After fitting a regression model, analysts look closely at how far the model’s estimates lie from the actuals. Such deviations, which we met before as residuals, permit several calculations that can assess the accuracy of the model.

The residuals (represented by the error term in a regression equation) represent unsystematic deviations from the ‘ground truth’ response values, the bouncing around of their estimates, the noise. The residuals average to zero because of the way the regression calculations are done, meaning they range on both sides of the best-fit line so some are negative and some are positive, but overall they cancel each other out. Every observation (U.S. state) has a residual because the model estimates each state’s number of practicing lawyers, which can be compared to the real number. The gaps constitute the residuals.

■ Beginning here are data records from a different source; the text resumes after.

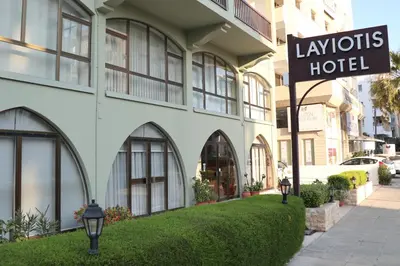 a hotel sign in front of a building at Layiotis Hotel in Larnaka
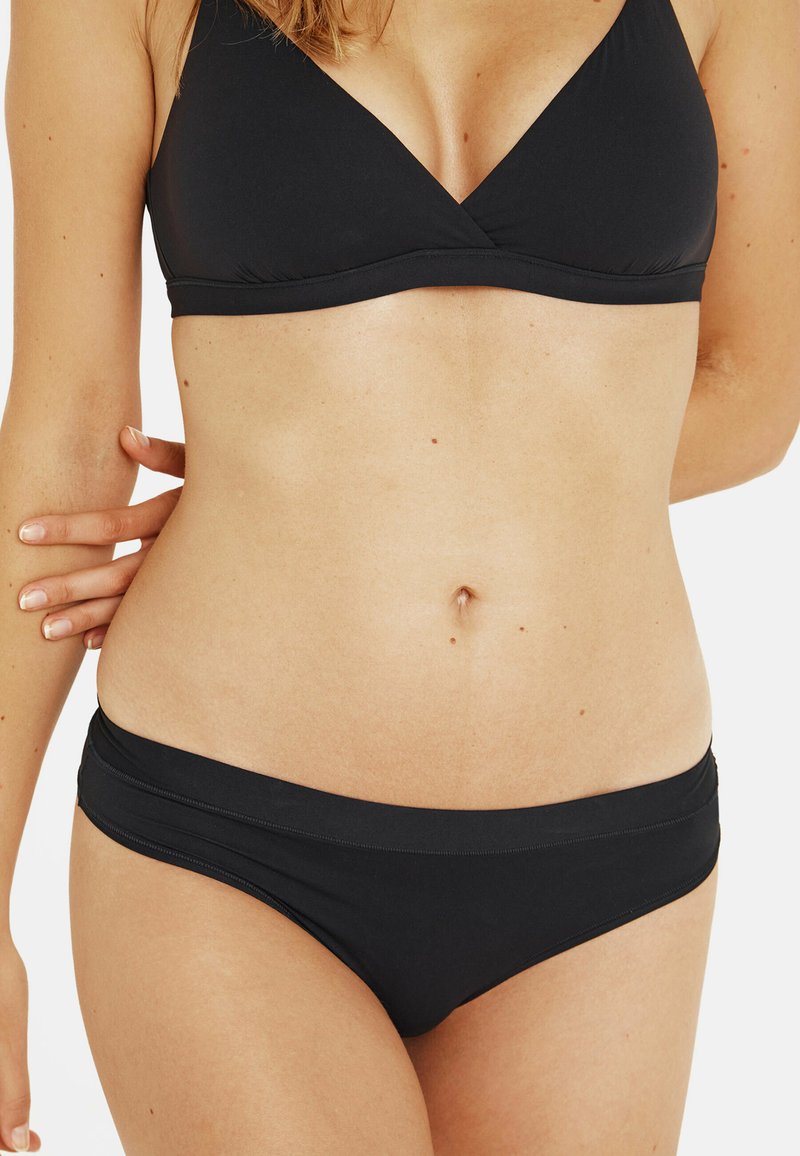 Ensemble de bikini noir comprenant un haut bralette en triangle et un bas hipster taille basse. Tissu lisse avec des coutures minimales et sans matériel visible.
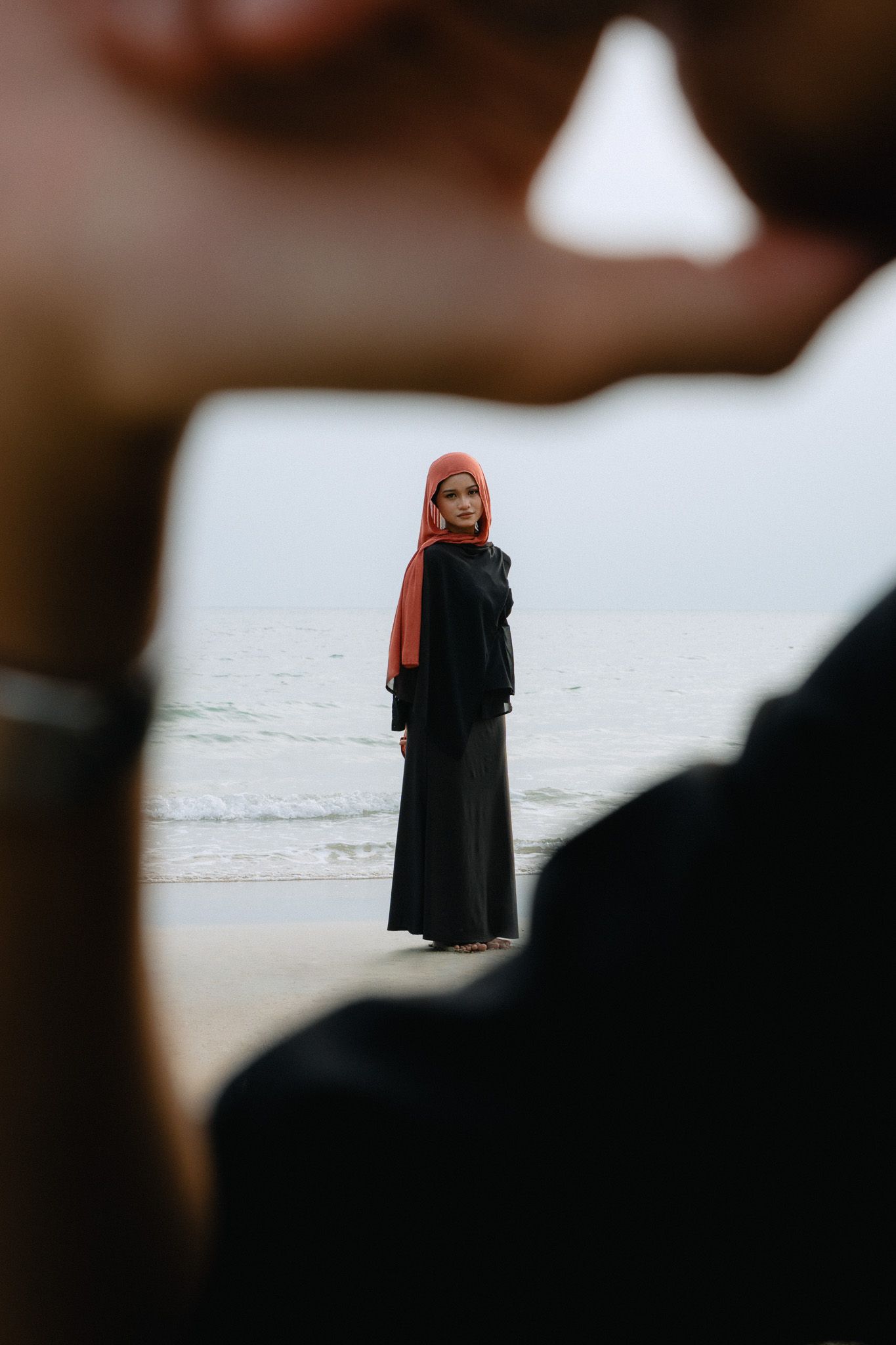 Woman in black abaya and red hijab standing on a beach, framed by blurred foreground figures.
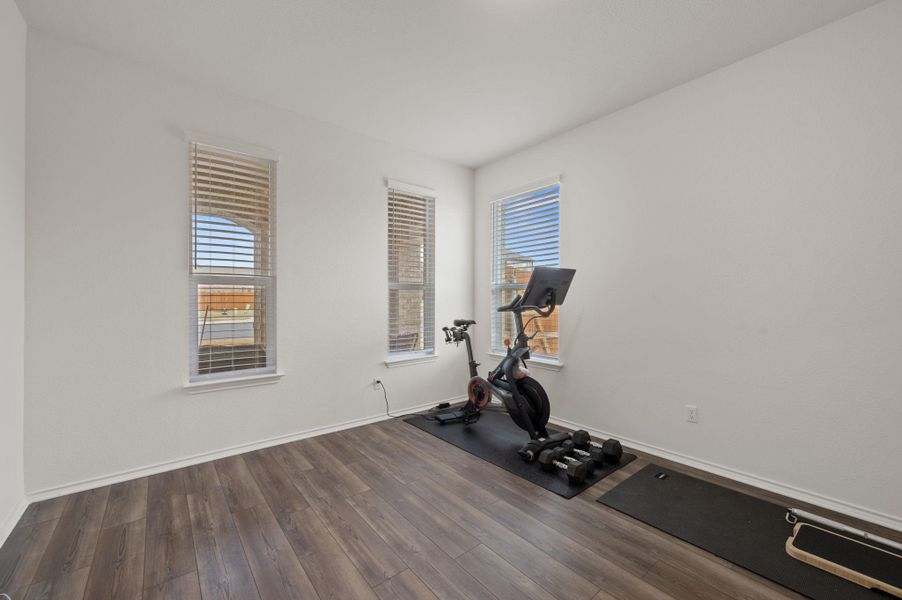Exercise room with wood finished floors and baseboards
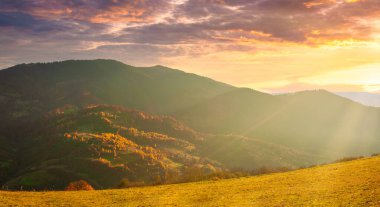 Ukraine. Warm autumn in a village. Picturesque beech, birch and pine forests and Hutsul houses against the backdrop of the Synevyr Pass ridge are very beautiful with bright colors after a fine day.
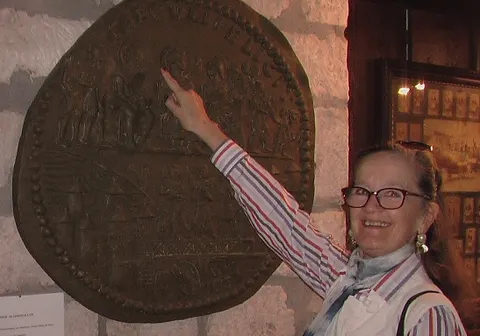 Annie Peysson, guide franco-allemande, devant le médaillon de plomb de Lyon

**Ordinary least squares** (OLS) regression squares the residuals and then minimizes the sum of those squares, thereby setting equation and the best-fit line.

Back to assessing a model’s accuracy. Software can calculate the \underline{square root} of the \underline{average} of those squared residuals: that square root divided by the number of observations is the **Root Mean Squared Error** (RMSE).

So, what’s the big deal? The deal is that the RMSE lets you compare the accuracy of linear regression models that have different mixes of predictor variables (but not between data sets, as it is scale-dependent). In general, a lower RMSE is better than a higher one. For an example, the three predictors of Less500, enrollment and urbanpct yield a RMSE for practicing lawyers of 4,708. If we drop urbanpct, the RMSE rises a tiny amount — to 4,713 — meaning that the smaller model is slightly less good at predicting practicing lawyers accurately.

Here’s the deeper deal. Recall that Adjusted R-squared measures the amount of variance in the response variable (practicing lawyers in a state) that can be explained by our model. It gives one view of the quality of the regression model.

Sometimes, however, we may be more interested in quantifying the residuals in the same measuring unit as the response variable. We want a figure for the plus-or-minus range of estimated practicing lawyers in a state. We could consider the average of the residuals of the model, except that the linear regression residuals always average zero. So we need to find other ways to quantify the residuals; the RMSE does the trick and it has the same measuring unit of the response variable, lawyers.

Think of the RMSE as a measure of the width of the data cloud around the line of perfect prediction. The effect of each residual on RMSE is proportional to the size of its square; thus larger residuals have a disproportionately large effect on RMSE. Consequently, and problematically, RMSE is sensitive to outliers.

To solve the problem with large residuals that might skew the RMSE we can use the **Mean Absolute Error** (MAE), the average of the absolute value of the residuals (the negative of a number and the positive of a number are treated the same with the absolute value of that number). This measurement is more robust against, less susceptible to, large residuals because we are not squaring them. MAE is also probably easier to understand than the square root of the average of squared residuals. It is usually similar in magnitude to RMSE, but slightly smaller.